Every Thursday, Madeline Comes Back
A child who once had to grow up early is now the teacher preparing the next generation to thrive.
On Thursday afternoons at Agua Viva, M:25’s campus in Quito, a room full of children watches a giant purple crayon come to life in Madeline’s hands. She’s twenty-one — steady and warm at the front of the room — and the kids lean in like she’s the most trustworthy person they know. Watch her for five minutes, and you’ll see it: this is exactly where she belongs.
It didn’t start out looking that way.
A family with strength of its own
Madeline’s family is Shuar, from the eastern Amazon region of Ecuador. When they first arrived in Quito, her mother spoke only Shuar — not Spanish — and had little formal schooling and few resources. What she had was determination. She worked any job she could find to keep her children moving forward, and she trusted a community she was only beginning to know with the people she loved most.
That trust brought the family to our Agua Viva campus about eleven years ago. One of Madeline’s younger brothers joined our after-school program first. Madeline followed soon after — and became one of the very first young people in Agua Viva’s brand-new teen program.
The year everything got heavier
When Madeline was still a teenager, her father died suddenly.
Grief reshaped the whole household. Her mother wasn’t prepared to cope, and much of the responsibility fell to Madeline. Still a teenager herself, she helped hold her family together and helped care for her younger sister. For a while, she was a child raising children.

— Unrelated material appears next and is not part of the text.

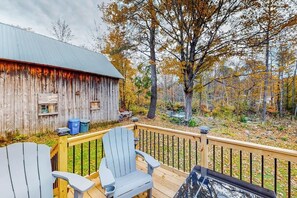 A wooden deck with Adirondack chairs, a metal railing, and a rustic barn in the background.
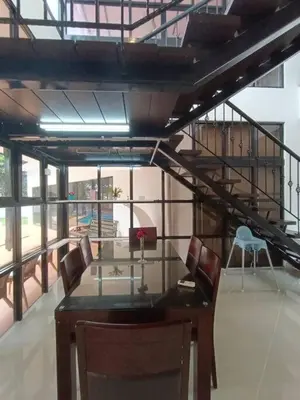 a dining room with a glass table and chairs at Titiwangsa9 Bungalow Pool Villa in Kuala Lumpur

She could have disappeared into that role. A lot of kids do.
Seen, safe, loved
What changed her trajectory was people who helped hold the family together.
Through the hardest stretch, Project M25 stayed close — sitting with her in the grief, walking with her spiritually and personally, and telling her something she needed to hear out loud: you can study, you can do this, you have a future.
She was seen in her grief. She was kept safe inside a steady community when home was anything but. And she was loved enough to start believing them.
The return
Her path still wasn’t a straight line. Madeline reached university — then had to step away when the funds weren’t there. It was the same scarcity that had followed her family for years, and it stung.
But this time she didn’t vanish. She came back. She returned to our Bible study in the evenings because, in her own words, she needed God again. And out of that return came something nobody assigned to her: she asked to start volunteering with the children. Every Thursday.
She’s been showing up ever since.
From surviving to thriving
The girl who once had to grow up early has become a leader whom other people follow. Those who’ve known her since she was a teenager say she was always the kind of person who tried to take the load off others.
“She’s the kind of person who quietly takes the load off someone else and carries it herself — a leader since she was a teenager.”
Now she’s pointing that gift at the next generation. She mentors children every week. She’s most of the way through her studies in early-childhood education, with about a year to go. And she’s begun to say a bigger dream out loud: seminary, and a life of ministry — coming back to do for the next child exactly what someone once did for her.
You can already see it multiplying at home. Her younger siblings are thriving in their own faith now; the youngest recently joined the church choir and credits her big sister for what she’s learned. One healed child, it turns out, tends to heal others.
The next chapter — and where you come in
Madeline’s seminary dream has a name and a path: a Thrive Scholars scholarship for when she finishes her current studies. It’s the difference between a calling she carries quietly and a calling she gets to live.
This is what M:25 exists to make possible — not to be anyone’s hero, but to walk alongside young leaders like Madeline as they rise, and to prepare them to prepare others. From surviving to thriving. One Thursday at a time.